A leaked draft of the European Commission’s new cardiovascular health plan sets out broad ambitions for preventing heart disease, including a proposal for an EU-wide tax on sugary drinks such as sodas.
According to the draft, seen by EU Reporter, the Commission argues that cutting the consumption of sodas and highly processed foods is essential to reducing cardiovascular risk across the bloc.
When the idea of EU-coordinated action in this area was first raised by Hungary last year, several Member States, including Germany, Austria and the Netherlands, expressed strong reservations, documents seen by EU Reporter reveal:
“Germany remains sceptical of a EU-Level Action Plan on CVD [cardiovascular disease]. Duplications to existing measures at national levels or EU level (like Europe’s Beating Cancer Plan) must be avoided. Measures should target NCD [non-communicable disease] in general”.
Most Member States already have their own cardiovascular strategies, adapted to local habits, national preferences and resources. Some countries tax sugary drinks, while others focus on labelling schemes, public education campaigns or voluntary reformulation by industry, reflecting national competences in health and taxation.
In fact, the Commission already allocates more than €150 million from the current EU budget to tackling cardiovascular diseases, such as funding for ministerial technical groups, NGO-led projects, etc. The scope is so wide that it is not a surprise that countries have pointed to potential overlaps with Europe’s Beating Cancer Plan, which has a budget of about €4 billion and whose effectiveness has been called into question.
“Christmas came early in the Commission. This is a Christmas-tree plan, stuffed with every possible measure and targeting everything under the sun,” said an industry source.
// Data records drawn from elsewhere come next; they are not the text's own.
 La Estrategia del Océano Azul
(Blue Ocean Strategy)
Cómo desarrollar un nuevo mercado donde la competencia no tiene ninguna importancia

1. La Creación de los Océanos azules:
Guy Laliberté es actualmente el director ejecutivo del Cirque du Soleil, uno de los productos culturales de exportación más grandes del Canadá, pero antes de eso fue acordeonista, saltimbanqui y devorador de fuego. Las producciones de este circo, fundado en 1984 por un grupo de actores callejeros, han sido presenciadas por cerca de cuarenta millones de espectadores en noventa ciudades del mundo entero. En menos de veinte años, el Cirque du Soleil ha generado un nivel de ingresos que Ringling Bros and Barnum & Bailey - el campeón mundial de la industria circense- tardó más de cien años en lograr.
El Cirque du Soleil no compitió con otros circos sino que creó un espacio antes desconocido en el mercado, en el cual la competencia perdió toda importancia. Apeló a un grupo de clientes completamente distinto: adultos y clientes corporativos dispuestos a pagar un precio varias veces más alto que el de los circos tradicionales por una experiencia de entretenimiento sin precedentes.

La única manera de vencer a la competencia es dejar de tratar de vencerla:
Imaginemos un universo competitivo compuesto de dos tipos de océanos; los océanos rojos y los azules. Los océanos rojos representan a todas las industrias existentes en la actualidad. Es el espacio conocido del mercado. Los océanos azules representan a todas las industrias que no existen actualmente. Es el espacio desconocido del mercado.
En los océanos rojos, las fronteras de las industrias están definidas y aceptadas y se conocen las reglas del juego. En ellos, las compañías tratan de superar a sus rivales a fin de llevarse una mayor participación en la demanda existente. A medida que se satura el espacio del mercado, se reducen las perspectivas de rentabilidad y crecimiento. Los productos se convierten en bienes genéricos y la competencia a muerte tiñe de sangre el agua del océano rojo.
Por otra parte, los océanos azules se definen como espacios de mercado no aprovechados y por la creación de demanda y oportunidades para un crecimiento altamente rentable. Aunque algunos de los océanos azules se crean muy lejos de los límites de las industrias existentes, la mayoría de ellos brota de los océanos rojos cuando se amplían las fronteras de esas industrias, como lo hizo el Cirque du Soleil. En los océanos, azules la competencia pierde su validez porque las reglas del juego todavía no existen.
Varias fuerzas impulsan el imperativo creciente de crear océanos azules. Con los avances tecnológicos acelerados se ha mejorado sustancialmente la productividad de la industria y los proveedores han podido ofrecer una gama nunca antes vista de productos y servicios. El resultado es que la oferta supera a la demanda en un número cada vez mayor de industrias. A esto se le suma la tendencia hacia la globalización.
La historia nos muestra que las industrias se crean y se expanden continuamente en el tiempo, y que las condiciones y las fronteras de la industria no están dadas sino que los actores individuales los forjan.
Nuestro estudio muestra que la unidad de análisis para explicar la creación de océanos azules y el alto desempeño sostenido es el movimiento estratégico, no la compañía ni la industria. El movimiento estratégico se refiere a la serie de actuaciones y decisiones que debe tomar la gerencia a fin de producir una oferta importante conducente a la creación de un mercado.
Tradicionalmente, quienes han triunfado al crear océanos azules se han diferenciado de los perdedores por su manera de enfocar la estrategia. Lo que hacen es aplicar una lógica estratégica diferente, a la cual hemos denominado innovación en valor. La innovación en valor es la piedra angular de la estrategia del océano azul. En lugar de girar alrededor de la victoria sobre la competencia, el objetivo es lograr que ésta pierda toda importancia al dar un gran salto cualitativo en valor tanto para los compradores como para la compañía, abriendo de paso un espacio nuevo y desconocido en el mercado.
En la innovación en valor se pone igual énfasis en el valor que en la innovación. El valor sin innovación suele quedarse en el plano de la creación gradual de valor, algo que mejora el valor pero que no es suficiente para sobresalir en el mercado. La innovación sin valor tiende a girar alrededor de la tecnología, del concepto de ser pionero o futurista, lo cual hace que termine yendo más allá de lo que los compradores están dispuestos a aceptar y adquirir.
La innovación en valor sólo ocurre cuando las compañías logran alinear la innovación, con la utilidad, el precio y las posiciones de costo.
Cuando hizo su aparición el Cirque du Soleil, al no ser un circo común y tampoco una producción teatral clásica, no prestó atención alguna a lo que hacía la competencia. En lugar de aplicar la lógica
The plan would introduce a new EU revenue stream earmarked for health through a levy on sodas and highly processed foods. Over recent years, however, the Commission has pursued efforts to simplify the Union’s system of own resources and avoid a proliferation of targeted levies.
According to people familiar with the leaked draft, the plan is part of the Commission’s broader approach to risk factors such as alcohol, tobacco and diet, drawing on the guidance and steering from the World Health Organization, which has been involved in the development of the plan from the onset.
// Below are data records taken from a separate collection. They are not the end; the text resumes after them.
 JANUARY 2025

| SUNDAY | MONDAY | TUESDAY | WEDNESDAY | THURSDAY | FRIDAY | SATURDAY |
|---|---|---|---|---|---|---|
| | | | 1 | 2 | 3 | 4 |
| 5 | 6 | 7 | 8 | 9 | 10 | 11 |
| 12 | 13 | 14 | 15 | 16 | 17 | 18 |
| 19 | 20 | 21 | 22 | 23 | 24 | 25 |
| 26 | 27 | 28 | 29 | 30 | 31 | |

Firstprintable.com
The draft also envisages a new EU-wide digital “food information system” that would classify products according to sugar, salt and fat content. That system could serve as a basis for taxation or other policy tools. Industry representatives say such a scheme could mean additional reporting and compliance requirements for European companies, particularly smaller manufacturers.
Public authorities may also face implementation challenges. Several national administrations already report limited staffing and difficulties enforcing existing rules. Capitals are likely to scrutinise whether they have the capacity to apply a new set of requirements in this area, or ignore the plan altogether.
The health plan comes as the EU’s political agenda is increasingly focused on boosting competitiveness and reducing administrative burdens for businesses. It is expected the Commission will adopt the Plan in December of this year.